Authors: Koppens, Martijn AJ; Davis, Hayley; Valbuena, Gabriel N.; Mulholland, Eoghan J.; Nasreddin, Nadia; Colombe, Mathilde; Antanaviciute, Agne; Biswas, Sujata; Friedrich, Matthias; Lee, Lennard; Investigators, Oxford IBD cohort; Wang, Lai Mun; Koelzer, Viktor H.; East, James E.; Simmons, Alison; Winton, Douglas J.; Leedham, Simon J.

Online: https://www.sciencedirect.com/science/article/abs/pii/S0016508521005795

Issue: Genetics. 2021 Aug 9;218(4):iyab082.

Abstract

In the intestine, the homeostatic effect of Bone Morphogenetic Protein (BMP) on cell fate has predominantly been inferred through pathway inactivation. Here, we assessed the impact of autocrine Bmp4 expression on secretory cell fate. Ligand exposure reduced proliferation, expedited terminal differentiation, abrogated long-term secretory cell survival and prevented dedifferentiation. As stem cell plasticity is required for regenerative adaptive reprogramming, we spatiotemporally mapped and functionally explored the role of BMP in epithelial restitution. Following ulceration, physiological attenuation of BMP signalling arose through upregulation of the secreted antagonist, Grem1, from topographically distinct populations of stromal cells. Concomitant expression supported functional compensation, following Grem1 deletion from tissue-resident fibroblasts. BMP pathway manipulation showed that antagonist-mediated BMP attenuation was obligatory, but functionally sub-maximal, as regeneration was impaired or enhanced by epithelial overexpression of Bmp4 or Grem1 respectively. Mechanistically, Bmp4 abrogated regenerative stem cell reprogramming, despite a convergent impact of YAP/TAZ on cell fate in remodelled wounds.

# # #

## Task objective
Reproduce the portion of the BMP abstract between "Authors: Koppens, Martijn" and "2021 Aug 9;218(4):iyab082.", inclusive.

# # #

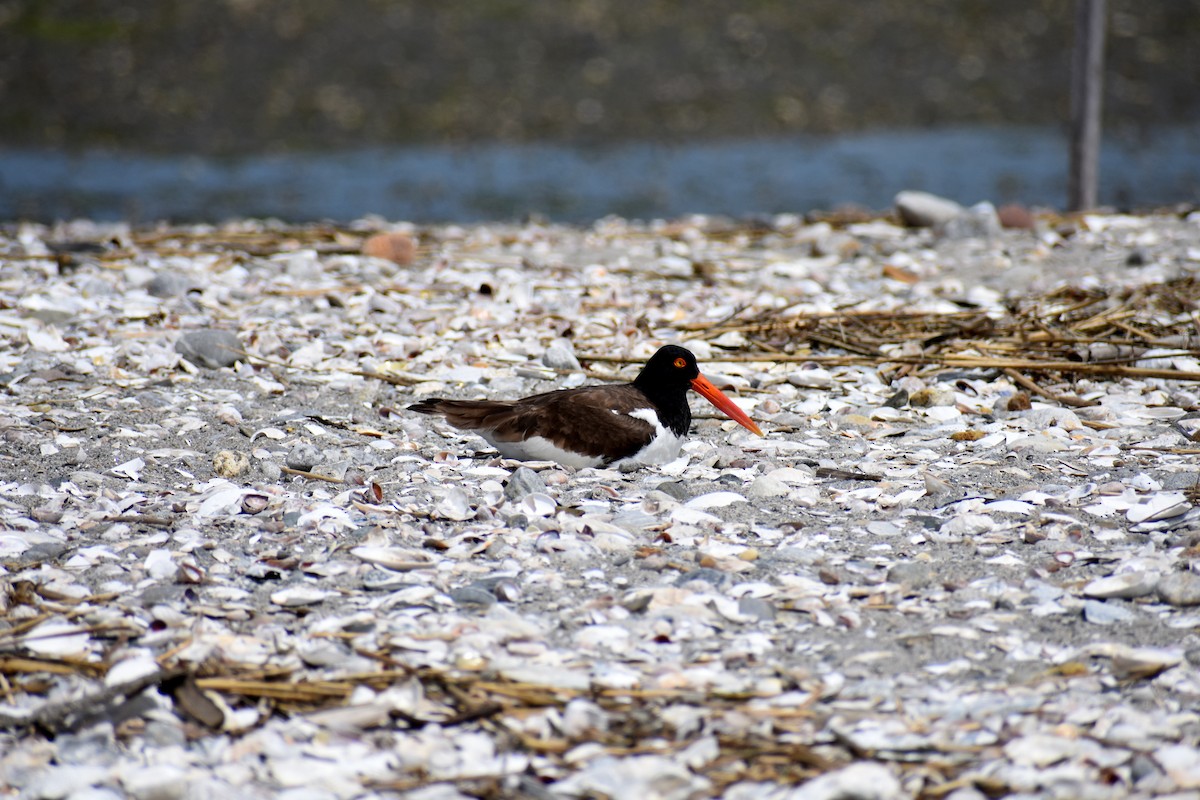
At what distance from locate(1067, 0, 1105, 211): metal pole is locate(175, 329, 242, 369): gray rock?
9065 millimetres

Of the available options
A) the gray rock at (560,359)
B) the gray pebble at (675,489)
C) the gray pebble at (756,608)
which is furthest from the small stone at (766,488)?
the gray rock at (560,359)

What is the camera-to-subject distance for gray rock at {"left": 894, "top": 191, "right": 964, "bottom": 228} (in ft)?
35.5

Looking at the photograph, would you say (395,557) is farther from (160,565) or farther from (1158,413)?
(1158,413)

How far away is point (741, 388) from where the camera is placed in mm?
6773

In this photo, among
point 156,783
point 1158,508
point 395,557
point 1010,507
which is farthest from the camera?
point 1010,507

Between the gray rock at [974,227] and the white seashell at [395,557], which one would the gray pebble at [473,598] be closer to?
the white seashell at [395,557]

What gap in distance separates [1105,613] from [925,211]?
7.52 m

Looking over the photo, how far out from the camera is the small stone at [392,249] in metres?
9.54

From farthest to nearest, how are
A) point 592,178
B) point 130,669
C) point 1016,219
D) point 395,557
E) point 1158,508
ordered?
point 592,178 < point 1016,219 < point 1158,508 < point 395,557 < point 130,669

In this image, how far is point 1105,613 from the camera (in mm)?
3889

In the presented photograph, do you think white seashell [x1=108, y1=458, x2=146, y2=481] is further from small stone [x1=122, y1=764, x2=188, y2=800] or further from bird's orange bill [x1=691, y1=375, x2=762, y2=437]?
bird's orange bill [x1=691, y1=375, x2=762, y2=437]

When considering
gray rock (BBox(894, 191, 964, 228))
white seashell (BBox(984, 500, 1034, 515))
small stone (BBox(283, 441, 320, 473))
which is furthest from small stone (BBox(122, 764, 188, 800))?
gray rock (BBox(894, 191, 964, 228))

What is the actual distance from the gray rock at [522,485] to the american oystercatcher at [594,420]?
371mm

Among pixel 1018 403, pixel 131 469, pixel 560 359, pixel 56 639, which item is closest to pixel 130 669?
pixel 56 639
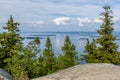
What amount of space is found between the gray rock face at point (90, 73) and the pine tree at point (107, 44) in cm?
3582

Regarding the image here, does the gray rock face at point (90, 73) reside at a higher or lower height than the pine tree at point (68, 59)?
higher

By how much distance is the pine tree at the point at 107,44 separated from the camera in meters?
46.2

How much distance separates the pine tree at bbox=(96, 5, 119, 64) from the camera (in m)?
46.2

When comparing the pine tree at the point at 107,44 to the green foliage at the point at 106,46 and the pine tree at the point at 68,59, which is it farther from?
the pine tree at the point at 68,59

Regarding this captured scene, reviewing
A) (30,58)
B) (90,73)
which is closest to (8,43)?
(30,58)

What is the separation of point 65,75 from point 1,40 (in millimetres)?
38650

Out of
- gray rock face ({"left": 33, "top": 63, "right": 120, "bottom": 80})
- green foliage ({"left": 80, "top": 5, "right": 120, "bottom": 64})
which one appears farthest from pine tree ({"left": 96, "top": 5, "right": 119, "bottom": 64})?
gray rock face ({"left": 33, "top": 63, "right": 120, "bottom": 80})

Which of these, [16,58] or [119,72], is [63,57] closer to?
[16,58]

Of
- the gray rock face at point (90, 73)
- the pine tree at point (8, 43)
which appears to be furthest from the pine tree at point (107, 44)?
the gray rock face at point (90, 73)

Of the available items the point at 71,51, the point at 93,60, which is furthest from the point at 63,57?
the point at 93,60

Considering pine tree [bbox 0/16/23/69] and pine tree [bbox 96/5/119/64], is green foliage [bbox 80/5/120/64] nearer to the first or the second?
pine tree [bbox 96/5/119/64]

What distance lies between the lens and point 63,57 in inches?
2422

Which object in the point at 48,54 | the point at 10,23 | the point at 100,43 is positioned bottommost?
the point at 48,54

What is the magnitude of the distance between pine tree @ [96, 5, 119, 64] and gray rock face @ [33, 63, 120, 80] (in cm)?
3582
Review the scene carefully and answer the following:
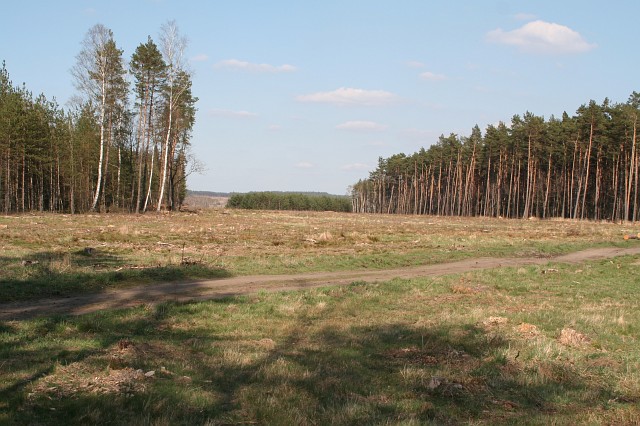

# # #

## Response
Authors: Koppens, Martijn AJ; Davis, Hayley; Valbuena, Gabriel N.; Mulholland, Eoghan J.; Nasreddin, Nadia; Colombe, Mathilde; Antanaviciute, Agne; Biswas, Sujata; Friedrich, Matthias; Lee, Lennard; Investigators, Oxford IBD cohort; Wang, Lai Mun; Koelzer, Viktor H.; East, James E.; Simmons, Alison; Winton, Douglas J.; Leedham, Simon J.

Online: https://www.sciencedirect.com/science/article/abs/pii/S0016508521005795

Issue: Genetics. 2021 Aug 9;218(4):iyab082.